My life went upside down in 2005. I was falling into a really deep depression and made multiple suicide attempts. I kept thinking I’d hit bottom, but then I’d go down deeper and darker. I admitted myself to a small facility for survivors of suicide attempts, and stayed for 6 weeks, until I felt like I’d be safe again. I wasn’t really, but life went on. I retired and began therapy, and after a couple of years I talked with my therapist about training my dog to be a service dog. I had an Aussie/Border Collie mix, who was a wonderful dog, and after working with him for over a year, he became my service animal.
Barnabas went everywhere with me, and was of great service to me with depression, PTSD and suicidal thoughts. Everybody loved him. But last year at Valentine’s, he had a stroke or some other brain event, a week after a checkup at the vet’s, where I was told he had years left in him (he was only 9). That was really hard, especially since I didn’t have a therapist right then, and couldn’t get one until a year later. That was an 18 month stretch without a therapist, and the last six were pretty dark. I was fortunate to find my next dog at our local humane shelter, a few weeks after Barnabas died. Sadie had just been brought in that day because the people had too many dogs, and decided to return her to the shelter. She was fearful and skittish, but I felt an immediate bond with her. We left her alone for a couple of days, so she could become comfortable in our home, with us, and with my wife’s little dog, Pete. After a year, she’s joined to me at the hip. If I go outside, she follows, and comes in when I do. We have ten acres, so she has lots of room to run, rodents to catch, cows and horses to herd – they either ignore her or run her off – but she always comes back to me and sits down near me and watches me work in the yard. If I’m kneeling, she sits right in front of me for some petting. She’s very attentive, obedient and therapeutic for me. When I’m extra depressed or feeling the anxiety level rising, she lies in my lap and the pressure of the weight of her body provides calming therapy on my torso, for as long as I need her.
One challenge of having a service dog is public ignorance. Everytime we go out, someone asks if they can pet her (No), or just pets her without asking. If they don’t pet her, they talk to her, which is pretty much the same as petting because they’re drawing her attention away from me. Cesar teaches don’t touch, don’t talk, don’t make eye contact.
An issue I’ve been dealing with is lack of understanding of the difference between service and therapy dogs. A service dog serves only its handler. A therapy dog is trained to serve others, such as in hospitals, to provide calming therapy for people. I was asked to have Sadie certified as a therapy dog, but I couldn’t agree to it because of the differing purposes of the service and therapy animals. For 5 years, I was a Hospice volunteer, visiting patients for an hour a week, in their homes, in the hospital, in care homes – wherever they were. A few had house pets, so I left my dog in the car during the visit (always in safe, shaded places, with water). Every other patient loved having my dog come with me to visit them. I made an exception to the no pet rule with hospice patients because it meant so much to them. I had to resign a few months ago because they wrote a set of guidelines that specifies only certified therapy dogs could go with volunteers. I hated to give up that volunteer job. I think it helped me get out and interact with others, and it gave me a chance to give out to those who have a real need.

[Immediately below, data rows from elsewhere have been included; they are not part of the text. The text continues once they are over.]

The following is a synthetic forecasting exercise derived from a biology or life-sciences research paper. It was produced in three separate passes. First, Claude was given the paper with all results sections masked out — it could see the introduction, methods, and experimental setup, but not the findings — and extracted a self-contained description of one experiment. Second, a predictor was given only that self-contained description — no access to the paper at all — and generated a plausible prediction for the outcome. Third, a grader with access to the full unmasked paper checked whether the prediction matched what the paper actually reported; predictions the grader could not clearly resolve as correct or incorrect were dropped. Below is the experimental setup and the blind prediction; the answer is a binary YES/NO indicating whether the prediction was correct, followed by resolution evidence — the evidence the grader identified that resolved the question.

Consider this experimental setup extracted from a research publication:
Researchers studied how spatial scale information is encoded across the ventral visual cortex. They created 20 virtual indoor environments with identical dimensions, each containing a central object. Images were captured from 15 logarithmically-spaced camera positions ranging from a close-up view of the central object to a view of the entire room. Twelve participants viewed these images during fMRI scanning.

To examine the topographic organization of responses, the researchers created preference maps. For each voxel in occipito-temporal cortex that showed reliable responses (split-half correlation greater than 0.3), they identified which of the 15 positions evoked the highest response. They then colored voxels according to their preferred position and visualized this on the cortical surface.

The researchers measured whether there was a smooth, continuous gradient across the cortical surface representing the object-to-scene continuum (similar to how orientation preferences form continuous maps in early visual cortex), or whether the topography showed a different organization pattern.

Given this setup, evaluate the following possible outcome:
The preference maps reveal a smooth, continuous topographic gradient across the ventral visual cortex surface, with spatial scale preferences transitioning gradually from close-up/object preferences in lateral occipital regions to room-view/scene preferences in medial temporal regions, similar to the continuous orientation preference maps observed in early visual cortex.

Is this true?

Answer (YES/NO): NO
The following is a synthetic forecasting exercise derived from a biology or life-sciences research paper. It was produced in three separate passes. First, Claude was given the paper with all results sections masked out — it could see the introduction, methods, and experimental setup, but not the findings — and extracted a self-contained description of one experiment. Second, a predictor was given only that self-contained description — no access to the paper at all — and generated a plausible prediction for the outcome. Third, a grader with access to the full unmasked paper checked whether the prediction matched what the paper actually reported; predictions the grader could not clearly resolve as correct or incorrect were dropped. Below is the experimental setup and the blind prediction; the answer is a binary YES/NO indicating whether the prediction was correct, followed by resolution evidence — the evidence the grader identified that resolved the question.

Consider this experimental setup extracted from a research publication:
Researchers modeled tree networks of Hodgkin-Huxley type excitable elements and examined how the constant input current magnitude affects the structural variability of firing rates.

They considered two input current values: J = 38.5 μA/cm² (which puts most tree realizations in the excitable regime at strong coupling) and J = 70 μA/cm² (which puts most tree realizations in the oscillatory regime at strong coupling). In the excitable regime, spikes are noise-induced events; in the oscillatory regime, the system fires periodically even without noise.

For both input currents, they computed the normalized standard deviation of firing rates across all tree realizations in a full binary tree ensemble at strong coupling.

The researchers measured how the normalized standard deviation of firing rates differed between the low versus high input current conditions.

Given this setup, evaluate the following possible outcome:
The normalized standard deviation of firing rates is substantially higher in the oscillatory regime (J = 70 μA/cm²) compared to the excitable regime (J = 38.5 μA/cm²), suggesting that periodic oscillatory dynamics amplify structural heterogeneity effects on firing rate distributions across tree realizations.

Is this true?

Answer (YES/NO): NO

How has a pet or animal helped you? Share your story with us.

Of course, Sadie’s more than a pet, though she is that, too, but she provides the companionship of a pet, the devotion and unconditional love. I'll try to share pictures of Barnabas (brown and white) and Sadie (black and white). (Sorry I couldn't change the orientation of the picture of Sadie.)

Interested in more discussions like this? Go to the Depression & Anxiety Support Group.

I am going to try to upload a picture of my guardian angel. My English Bulldog. His name is Weezer. Well that didn't work. I will try later.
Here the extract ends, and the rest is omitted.